Also, with FTTP being upgraded why would Openreach install a new NTE for FTTC that uses DV?
Alternatively there's a solution to have what you want and that's a Digital Voice Adapter. https://www.bt.com/help/user-guides/phones/digital-v...
This allows you to plug in to a power socket and still get a Telephone Socket that works via a wireless Digital Voice service. But this will only work with a BT Smart Hub 2 router.
However, no doubt that for the elderly people this will be a problem, especially the ones with Alzheimer's disease/dementia. They will need to be technical and know how to either connect the wireless Alexa digital handset phone as it will need initial WPS registration with router or they need help with someone plugging their phone to the router.

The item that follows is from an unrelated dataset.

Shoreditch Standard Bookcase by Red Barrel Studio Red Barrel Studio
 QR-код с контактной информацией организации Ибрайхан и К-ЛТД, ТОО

There's also one further drawback that you're forced to use only the ISP router and for those elderly people who are not interested in broadband have no choice but to still opt for a broadband service since they need Digital Voice.
This is why the purpose of an NTE faceplate is defeated since DV is very much reliant on a broadband connection. There's no way you can have a faceplate without it connecting to the actual internet service. That is also another reason Openreach want to retire analogue so they don't have to deal not only with the outdated copper cables but also the extra faceplate dependency that requires a phone port. The only way to effectively retire the copper line for good while still retaining a phone service is to have Digital Voice. This has been made with FTTP in mind. No one wants to have to deal with a separate copper line just for analogue voice.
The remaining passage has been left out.